Norma Jean Morensen grew up in foster homes and dreamed of being a star. She was scouted as a model and actress and became Marilyn Monroe. Despite an early scandal with a nude calendar shoot, her frankness and apparent vulnerability won the American public round. Kathleen speaks to Sarah Churchwell, cultural historian, and photographer Douglas Kirkland to hear how, despite appearances, Monroe was fully in control of her image and her persona. She was one of the first women to set up her own Hollywood production company, a woman ahead of her time.
David Bowie’s revolutionary music took the world by storm. He was the master of reinvention: with each new album he changed his music and his look. By the mid-1970s he’d broken America and become a global star. Kathleen speaks to writer Hani Kuroshio and musician Dave Stewart about the lasting legacy of Bowie’s music, acting and gender-bending self-confidence. He constantly pushed the boundaries of music and art, fashion and society. Bowie produced an incredible 27 albums of original music but his legacy also lies in his determination to keep on challenging and changing the world we live in.
Icons continues next week (Monday 21 January) when Sanjeev Bhaskar delves into the stories of activists Emmeline Pankhurst, Mahatma Gandhi, Helen Keller, Martin Luther King Jr. Clare Balding (Tuesday 22 January) presents the legacy of key sports stars: Muhammad Ali, Pelé, Billie Jean King and Tanni Grey-Thompson







Kathleen Turner

What makes an icon?
Icons do more than just reflect their time - they help create it. In a century shaped by technological change the Icons in my category Entertainers all mastered their mediums and used them to try and change the world.
From Charlie Chaplin who pioneered early cinema with a character that defied the status quo, to Billie Holiday whose singular voice spoke to the deepest wounds in America, to Marilyn Monroe’s reign in the Golden Age of Hollywood that challenged what was expected of a woman and to David Bowie, master of reinvention, who repeatedly unsettled the norm. These are four different people, from four different times, but all of them able to speak directly, intimately to us, and our sense of common humanity.
Why are you so passionate about your category?
Over the course of this series, several much respected broadcasters will try to convince you that the greatest icons of the 20th Century must be a politician, a scientist, some great intellectual - but I’m here to tell you they’re wrong. To me it is absurd that the greatest icons of the twentieth century could be anyone but an entertainer.
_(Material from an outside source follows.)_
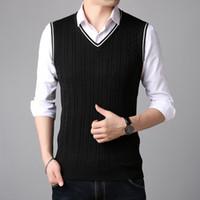 ingrosso uomini blu maglione maglione-# 1319 Autunno modello uomo maglioni gilet moda coreano Slim scollo av maglia maglietta di alta qualità gilet nero / grigio / blu navy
As an actress, singer and director for 40 years, I want to share why some stars stand out from the crowd - and why it’s not the size of their celebrity, but what they did with it that makes them an icon.
Why do you think the ultimate icon of the 20th Century should come from your category?
They may not be leaders - but they still led the way. They may not be explorers or scientists - but they were still pioneers. They are icons in the truest sense - because they already belong to us. These are the people that we hold in our hearts, the people we queue up to watch their movies or spend our hard-earned cash on their music - it is us, the audience, that turns them into stars. In return they make us laugh or cry, inspire us and offer us ways to reimagine our world.